The Jamaican writer, Jean D’Costa, tells the most wonderful story about how her life as a creative person began. It is her earliest memory, she explains. And this explanation is to a crowded lecture hall at the UWI Mona campus. I am one of the nameless faces that make up the crowd. So Jean tells us the story, how she must have been two or even less, and how she remembers it so precisely – having the sudden urge to release something from her body. To say it plainly, she wanted to pee.
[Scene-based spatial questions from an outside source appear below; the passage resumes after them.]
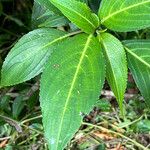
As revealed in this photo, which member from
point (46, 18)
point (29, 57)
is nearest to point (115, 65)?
point (29, 57)

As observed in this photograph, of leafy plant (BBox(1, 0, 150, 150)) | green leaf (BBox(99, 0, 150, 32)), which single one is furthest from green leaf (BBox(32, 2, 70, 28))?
green leaf (BBox(99, 0, 150, 32))

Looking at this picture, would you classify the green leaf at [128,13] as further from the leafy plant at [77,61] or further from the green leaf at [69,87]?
the green leaf at [69,87]

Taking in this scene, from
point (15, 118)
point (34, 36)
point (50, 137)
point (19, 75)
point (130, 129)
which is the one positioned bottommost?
point (130, 129)

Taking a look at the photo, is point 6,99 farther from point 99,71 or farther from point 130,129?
point 99,71

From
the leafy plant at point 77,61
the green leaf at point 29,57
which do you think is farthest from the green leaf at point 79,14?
the green leaf at point 29,57

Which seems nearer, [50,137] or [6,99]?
[50,137]

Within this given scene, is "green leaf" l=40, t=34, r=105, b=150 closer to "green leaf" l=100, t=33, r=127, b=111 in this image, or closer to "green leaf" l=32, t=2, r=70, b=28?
"green leaf" l=100, t=33, r=127, b=111

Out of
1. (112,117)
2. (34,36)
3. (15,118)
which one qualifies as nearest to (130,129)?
(112,117)
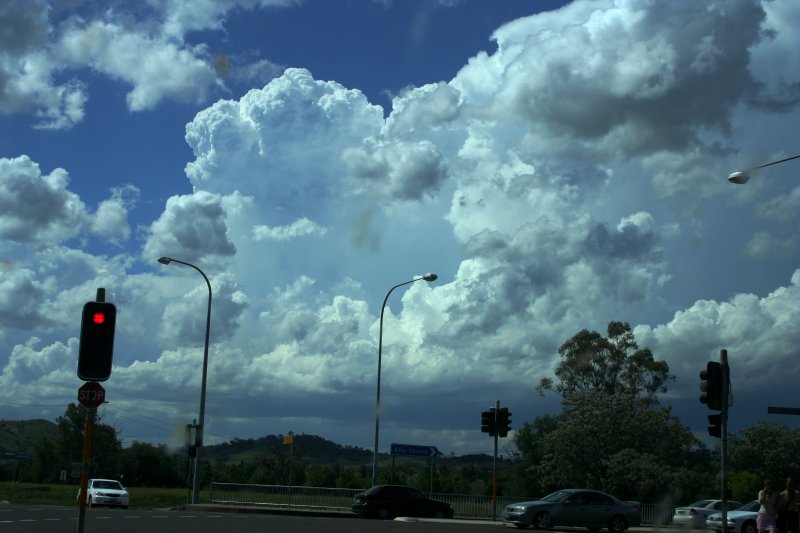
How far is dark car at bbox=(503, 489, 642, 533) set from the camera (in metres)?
29.9

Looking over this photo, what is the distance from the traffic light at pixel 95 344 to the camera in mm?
11297

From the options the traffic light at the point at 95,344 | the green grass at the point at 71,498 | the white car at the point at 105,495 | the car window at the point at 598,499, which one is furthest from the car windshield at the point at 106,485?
the traffic light at the point at 95,344

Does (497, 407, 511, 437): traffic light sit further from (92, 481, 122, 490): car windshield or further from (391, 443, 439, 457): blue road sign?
(92, 481, 122, 490): car windshield

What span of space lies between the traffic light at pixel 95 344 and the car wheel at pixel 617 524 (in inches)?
914

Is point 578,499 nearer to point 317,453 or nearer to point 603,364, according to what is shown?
point 603,364

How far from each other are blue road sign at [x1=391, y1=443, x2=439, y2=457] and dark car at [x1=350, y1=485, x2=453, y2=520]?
4774mm

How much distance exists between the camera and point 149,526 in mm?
22812

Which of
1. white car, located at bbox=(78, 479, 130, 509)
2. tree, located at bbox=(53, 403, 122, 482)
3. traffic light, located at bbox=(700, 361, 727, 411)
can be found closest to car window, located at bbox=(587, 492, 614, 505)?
traffic light, located at bbox=(700, 361, 727, 411)

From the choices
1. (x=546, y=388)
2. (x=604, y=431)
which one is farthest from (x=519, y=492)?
(x=604, y=431)

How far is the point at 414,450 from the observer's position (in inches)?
1662

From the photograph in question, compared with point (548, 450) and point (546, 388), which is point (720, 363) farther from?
point (546, 388)

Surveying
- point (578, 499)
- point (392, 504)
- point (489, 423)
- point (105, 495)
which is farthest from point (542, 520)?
point (105, 495)

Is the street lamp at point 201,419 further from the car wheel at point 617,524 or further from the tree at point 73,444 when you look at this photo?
the tree at point 73,444

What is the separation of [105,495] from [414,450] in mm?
13951
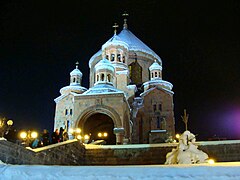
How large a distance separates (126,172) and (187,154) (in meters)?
6.14

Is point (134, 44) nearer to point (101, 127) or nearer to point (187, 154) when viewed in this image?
point (101, 127)

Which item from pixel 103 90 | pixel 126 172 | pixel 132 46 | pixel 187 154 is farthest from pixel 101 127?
pixel 126 172

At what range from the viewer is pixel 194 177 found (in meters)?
1.77

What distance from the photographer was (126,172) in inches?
73.6

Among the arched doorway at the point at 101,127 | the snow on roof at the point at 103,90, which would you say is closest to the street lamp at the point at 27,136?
the snow on roof at the point at 103,90

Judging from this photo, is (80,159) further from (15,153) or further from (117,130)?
(117,130)

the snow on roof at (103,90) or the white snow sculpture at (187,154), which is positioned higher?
the snow on roof at (103,90)

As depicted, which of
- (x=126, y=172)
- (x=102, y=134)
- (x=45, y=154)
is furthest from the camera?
(x=102, y=134)

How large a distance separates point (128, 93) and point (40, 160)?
21.4 metres

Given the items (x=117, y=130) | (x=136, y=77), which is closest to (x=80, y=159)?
(x=117, y=130)

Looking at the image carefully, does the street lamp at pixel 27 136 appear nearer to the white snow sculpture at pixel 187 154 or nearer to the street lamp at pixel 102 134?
the white snow sculpture at pixel 187 154

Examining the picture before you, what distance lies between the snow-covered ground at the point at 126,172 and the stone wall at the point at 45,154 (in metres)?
5.13

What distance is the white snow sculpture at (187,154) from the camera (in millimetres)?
7470

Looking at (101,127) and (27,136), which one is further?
(101,127)
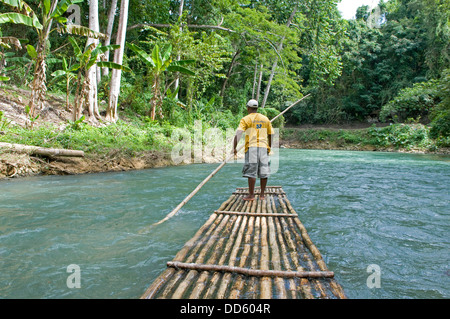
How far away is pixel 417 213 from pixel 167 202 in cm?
372

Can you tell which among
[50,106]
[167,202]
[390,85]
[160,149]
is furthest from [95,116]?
[390,85]

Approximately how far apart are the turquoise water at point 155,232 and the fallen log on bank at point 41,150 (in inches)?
23.8

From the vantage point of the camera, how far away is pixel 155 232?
309 centimetres

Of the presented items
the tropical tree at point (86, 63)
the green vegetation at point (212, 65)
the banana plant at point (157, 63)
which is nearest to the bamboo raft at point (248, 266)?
the green vegetation at point (212, 65)

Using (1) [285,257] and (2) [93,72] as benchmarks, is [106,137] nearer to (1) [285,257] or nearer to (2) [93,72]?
(2) [93,72]

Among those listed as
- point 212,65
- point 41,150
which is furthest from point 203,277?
point 212,65

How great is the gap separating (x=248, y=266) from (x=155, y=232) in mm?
1370

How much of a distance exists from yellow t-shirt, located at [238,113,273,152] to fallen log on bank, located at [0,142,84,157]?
4.43 metres

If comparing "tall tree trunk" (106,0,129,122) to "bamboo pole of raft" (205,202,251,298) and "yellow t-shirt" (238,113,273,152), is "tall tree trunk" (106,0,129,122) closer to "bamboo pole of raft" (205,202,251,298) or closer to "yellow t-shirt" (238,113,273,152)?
"yellow t-shirt" (238,113,273,152)

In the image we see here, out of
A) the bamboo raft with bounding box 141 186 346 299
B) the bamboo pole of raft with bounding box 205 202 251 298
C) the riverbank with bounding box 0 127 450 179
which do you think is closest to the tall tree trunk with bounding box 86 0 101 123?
the riverbank with bounding box 0 127 450 179

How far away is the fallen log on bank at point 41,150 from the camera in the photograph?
5680mm

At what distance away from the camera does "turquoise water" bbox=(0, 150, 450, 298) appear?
6.84 ft

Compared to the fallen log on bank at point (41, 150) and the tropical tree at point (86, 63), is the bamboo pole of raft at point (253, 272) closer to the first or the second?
the fallen log on bank at point (41, 150)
And of course, of course, babies pee themselves all the time – they cannot help it. But this is precisely what was so significant, she tells us. It was the feeling she had before it happened, and the conscious decision to make it happen. And that years later she should remember it – this moment. A yellow puddle had spread out from the epicentre that was her infant self. She observed it in amazement, knowing that she was responsible for this – that this thing that was not in existence before had come from her. She splashed her hands happily in her creation and giggled. When the adults realized and began to make a great fuss, she knew too that this was about what she had done. Yes. She had created something, and everyone was responding to it. Oh the exhilarating power! Her fate, as an artist, was sealed.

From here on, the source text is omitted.